Alternative Technologies for Chromium-Metal Production
The geologic sources of chromium are essentially mixtures of spinels of the ideal form RO·R2O3 (e.g., chromite is FeO·Cr2O3), although a more accurate representation of an ore source would be (Mg,Fe)Cr2O4 with silica and alumina gangue materials. The refining processes for chromium metal have been thermodynamically defined by their spinel origins. The two processes of electrolytic deposition, discussed in the previous chapter, and aluminothermic reduction have evolved over time as more efficient than such other processes as carbon and silicon reduction (Sully, 1954). Both the electrolytic and the aluminothermic processes have been successfully improved over time to result in lower levels of impurities so that the requirements of high-purity applications have continued to be met, even though purity specifications have become increasingly stringent over time. Improvements in the efficiencies and economics of the processes are probably still possible, but no obvious quantum-jump increase in the purity obtainable appears likely. This chapter discusses the strengths, weaknesses, uses, limits, and possible improvements to alternative processes for producing chromium metal.
PREPROCESSING OF CHROMITE ORE
Chromite ore is processed in preparation for aluminum reduction in a number of different ways, two of which are briefly described below.
In the first method, chromite ore (Na2CO3) and a carrier (e.g., limestone) are roasted to produce sodium chromate. This product is then leached, filtered, and acidified to form the dichromate.
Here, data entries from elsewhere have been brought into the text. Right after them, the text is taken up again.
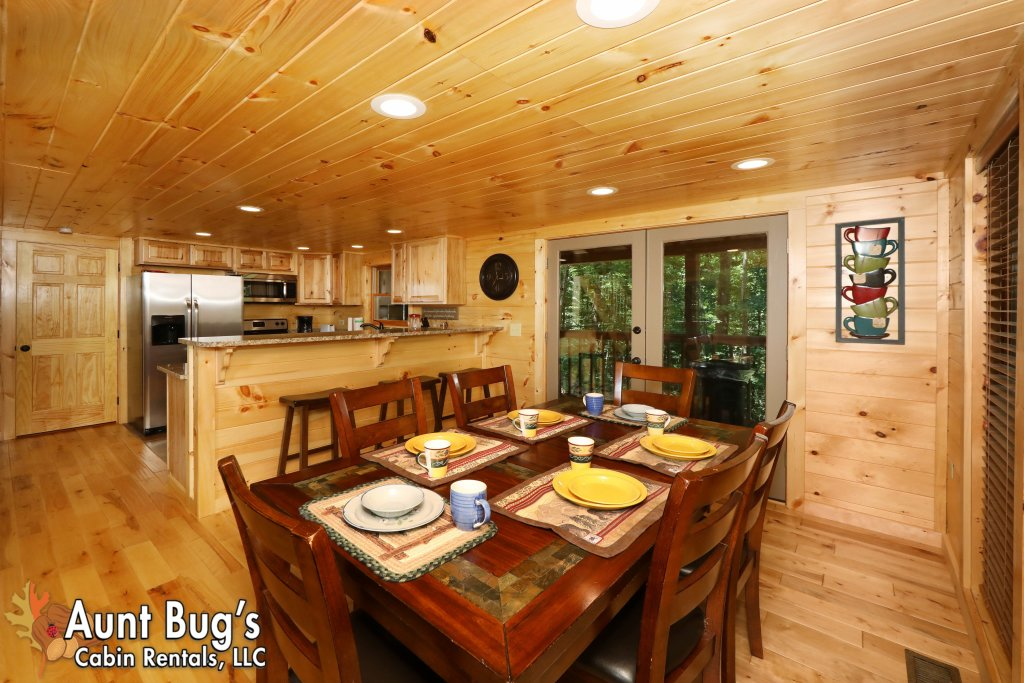 Photo of a Sevierville Cabin named A Secluded Retreat #216 - This is the fourth photo in the set.
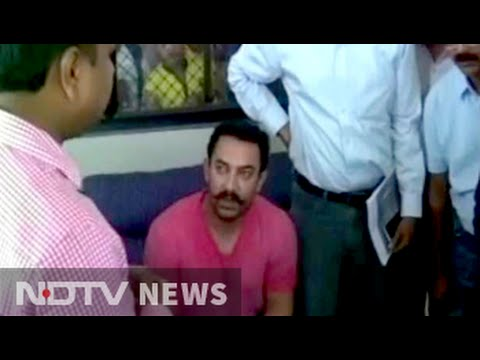 Aamir Khan visits drought affected Beed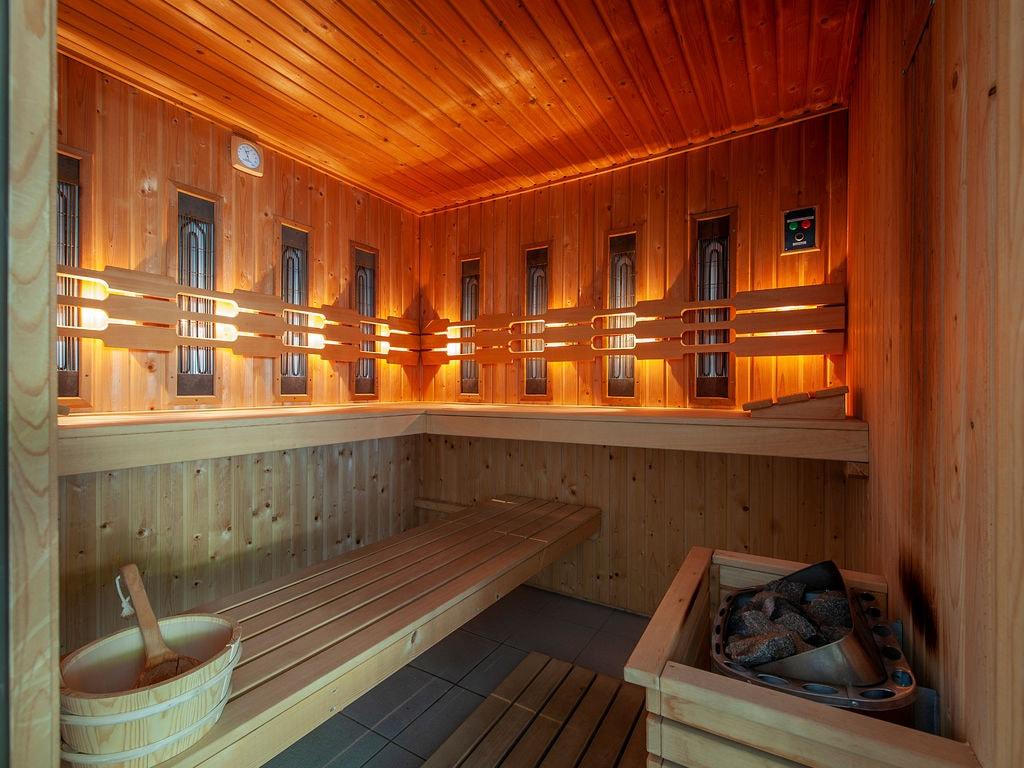 Ferienhaus Luxuriöse Villa mit Indoorpool und Sunshower (707233), Arcen, Noord-Limburg, Limburg (NL), Niederlande, Bild 10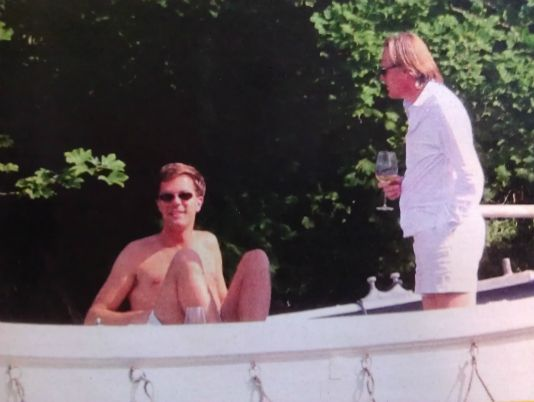 In Dutch magazine 'Privé' a picture of the prime minister Mark Rutte and journalist and tv presenter Jort Kelder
The dichromate is filtered, crystallized out of solution, and then reduced with a reducing agent (e.g., sulfur or carbon) to produce chromic oxide.
In the second method, the sodium chromate liquor can be treated to reduce impurities (e.g., silicon) and then treated with alkaline hydroxides or ammonium hydroxide to produce a hydrated chrome oxide. This product is then
heated in a rotary furnace to produce chromic oxide. This method can produce a high grade of aluminothermic chromium.
The by-products of these two methods have environmental liabilities involving the chromium (VI) compounds. The second method has historically produced a purer grade of oxide and chromium metal and may still be in use in some parts of the world today. Improvements in treating the environmentally important waste products are possible with increased costs. Potential future liabilities may promote such considerations.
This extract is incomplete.